Data supplied:

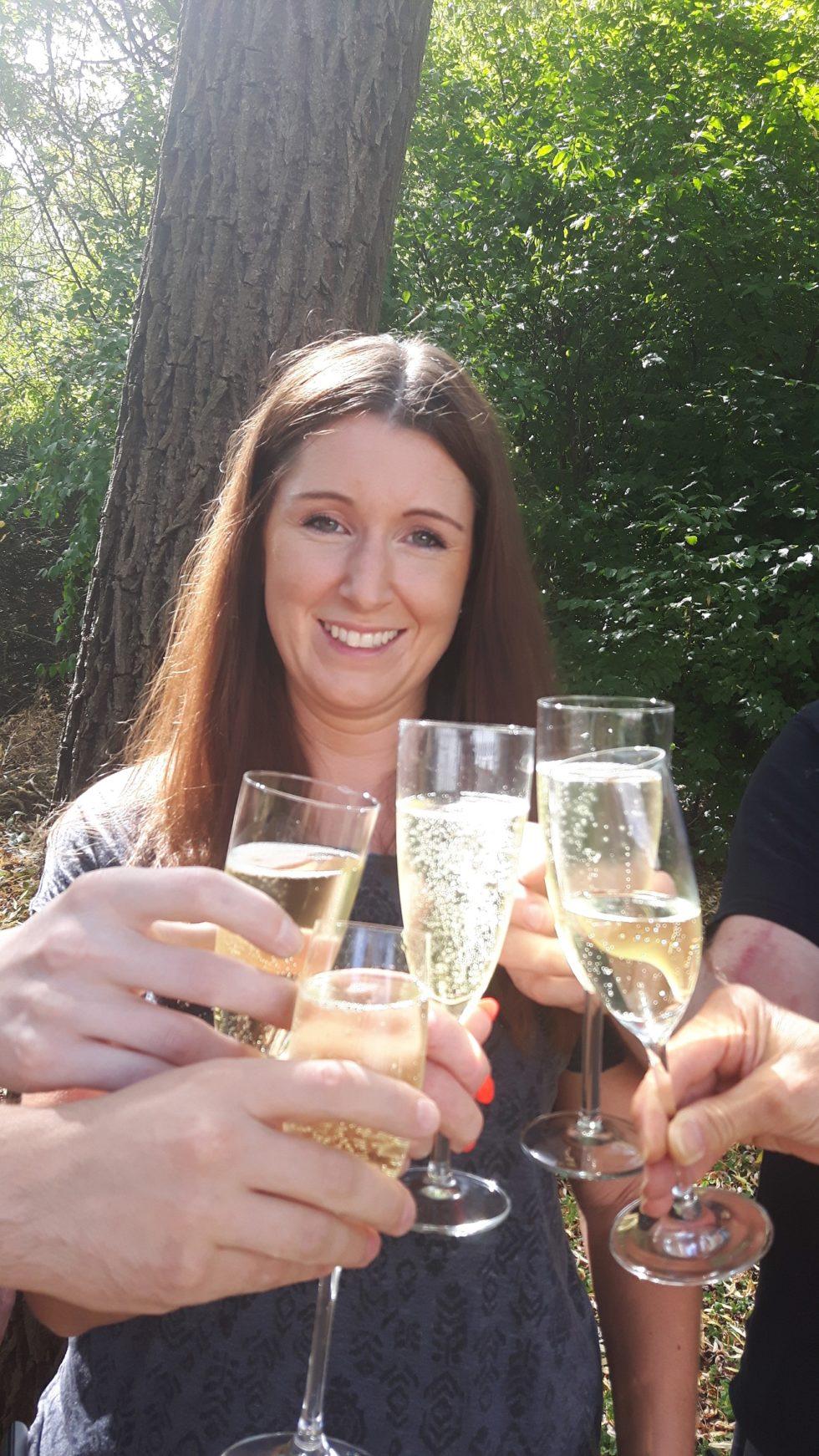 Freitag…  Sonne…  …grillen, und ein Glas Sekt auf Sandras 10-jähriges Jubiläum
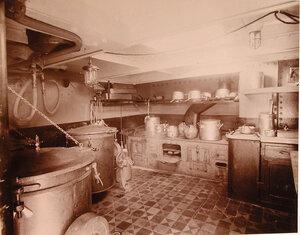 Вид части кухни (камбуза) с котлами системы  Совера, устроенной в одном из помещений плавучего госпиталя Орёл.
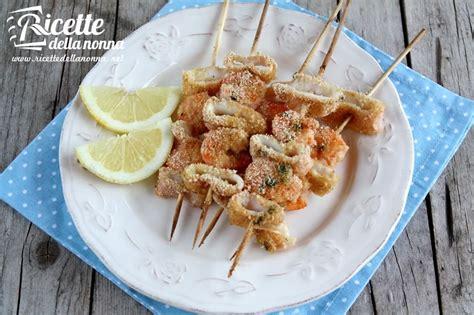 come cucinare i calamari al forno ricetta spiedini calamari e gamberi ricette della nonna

---

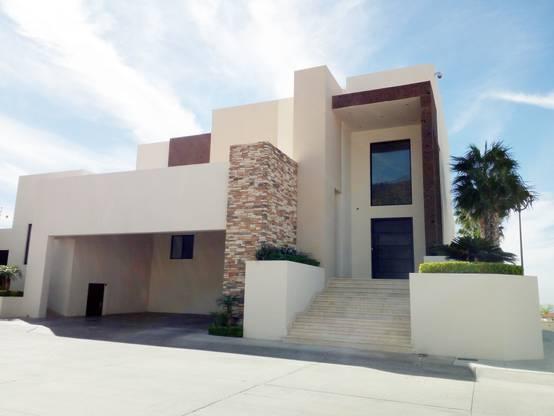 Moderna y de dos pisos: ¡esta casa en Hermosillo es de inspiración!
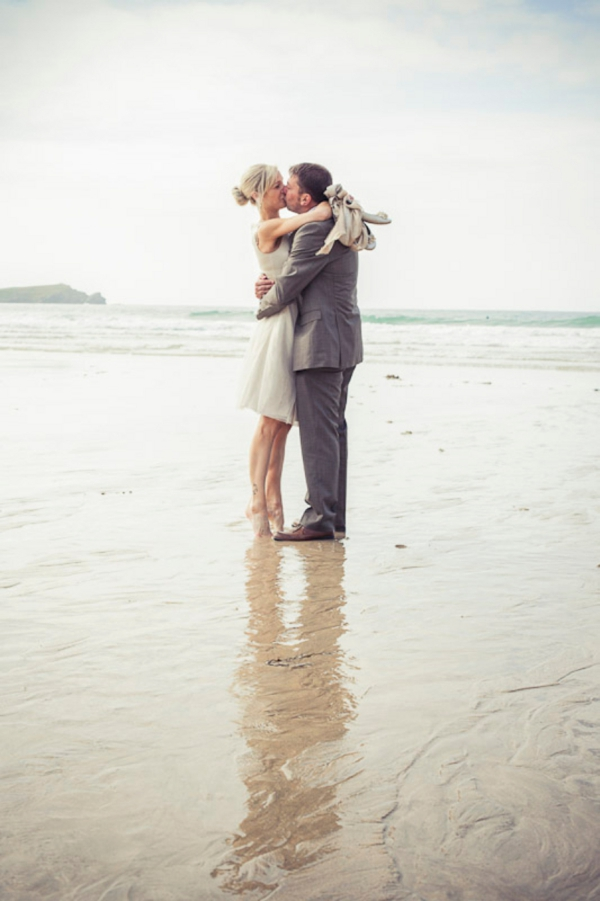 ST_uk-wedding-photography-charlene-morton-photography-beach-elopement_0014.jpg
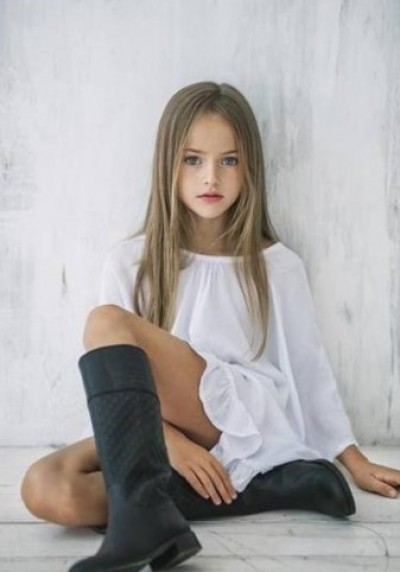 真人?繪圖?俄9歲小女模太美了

What is needed: The answer should consist only of the lines above from the one with "Sandras 10-jähriges Jubiläum" through the one with "come cucinare i", repeated exactly, with no pictures among them.

Task output:
 Freitag…  Sonne…  …grillen, und ein Glas Sekt auf Sandras 10-jähriges Jubiläum
 Вид части кухни (камбуза) с котлами системы  Совера, устроенной в одном из помещений плавучего госпиталя Орёл.
 come cucinare i calamari al forno ricetta spiedini calamari e gamberi ricette della nonna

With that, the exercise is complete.